The contractors’ association and the Building Trades Employers Association did not respond to messages seeking comment Monday afternoon.
The deal comes amid growing concern about high construction costs and labor shortages, after years of booming development in and around Boston, and as middle-class Bostonians — union members included — struggle with the cost of housing.
The union had pushed for higher wages — and double pay for overtime after 10 hours on weekdays and eight on weekends — saying that its members had sacrificed to help keep subcontractors afloat during the slow years that followed the recession of a decade ago.
Now, working on fixed-wage, multiyear contracts, they said, those same subcontractors have been profiting handsomely during the current boom. The double time, and some undisclosed wage increases, were included in the final deal.

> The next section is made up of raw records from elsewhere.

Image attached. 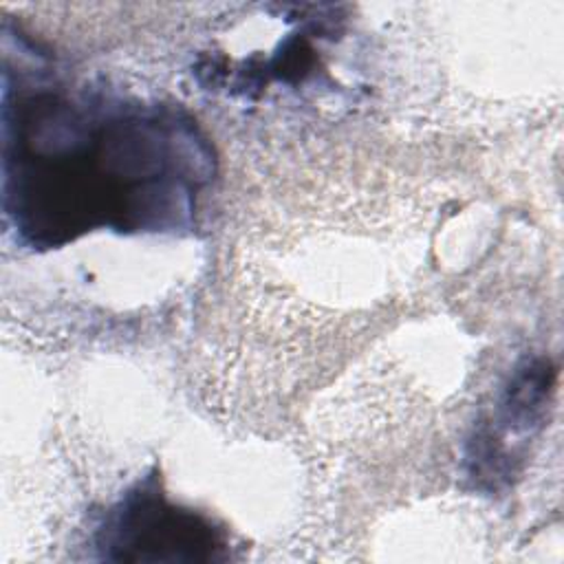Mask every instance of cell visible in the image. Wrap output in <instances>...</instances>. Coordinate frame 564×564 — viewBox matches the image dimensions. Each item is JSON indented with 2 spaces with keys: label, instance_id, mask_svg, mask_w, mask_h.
Returning a JSON list of instances; mask_svg holds the SVG:
<instances>
[{
  "label": "cell",
  "instance_id": "obj_3",
  "mask_svg": "<svg viewBox=\"0 0 564 564\" xmlns=\"http://www.w3.org/2000/svg\"><path fill=\"white\" fill-rule=\"evenodd\" d=\"M551 386L553 368L549 361L535 359L520 368L513 375L511 386L507 388L502 401L505 421L520 430H529L533 423H538L542 419V410L546 405Z\"/></svg>",
  "mask_w": 564,
  "mask_h": 564
},
{
  "label": "cell",
  "instance_id": "obj_2",
  "mask_svg": "<svg viewBox=\"0 0 564 564\" xmlns=\"http://www.w3.org/2000/svg\"><path fill=\"white\" fill-rule=\"evenodd\" d=\"M104 557L115 562H216L225 557L220 531L203 516L174 507L154 478L130 491L99 533Z\"/></svg>",
  "mask_w": 564,
  "mask_h": 564
},
{
  "label": "cell",
  "instance_id": "obj_1",
  "mask_svg": "<svg viewBox=\"0 0 564 564\" xmlns=\"http://www.w3.org/2000/svg\"><path fill=\"white\" fill-rule=\"evenodd\" d=\"M212 174V152L174 110L84 108L40 90L4 108V212L35 247L99 225L176 229Z\"/></svg>",
  "mask_w": 564,
  "mask_h": 564
}]
</instances>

The contractors group had resisted that push, saying its previous offer to the union represented $97 an hour in wages and benefits, a $10 boost over the existing contract. A richer deal, they said, would make it harder to compete with nonunion contractors and would not be sustainable.
Union members overwhelmingly rejected the initial offer and walked off most job sites on Aug. 1, though labor agreements on some big projects include “no-strike” clauses that kept workers on the job. An extended work stoppage would have slowed building projects across the region, rippling out to other trades that work on buildings after sheet metal workers have installed ductwork, HVAC systems, siding, and gutters.
“With this new agreement, we’ll ensure that more hard-working families can retain and achieve the decent, middle-class life that they work so hard for,” Butler said.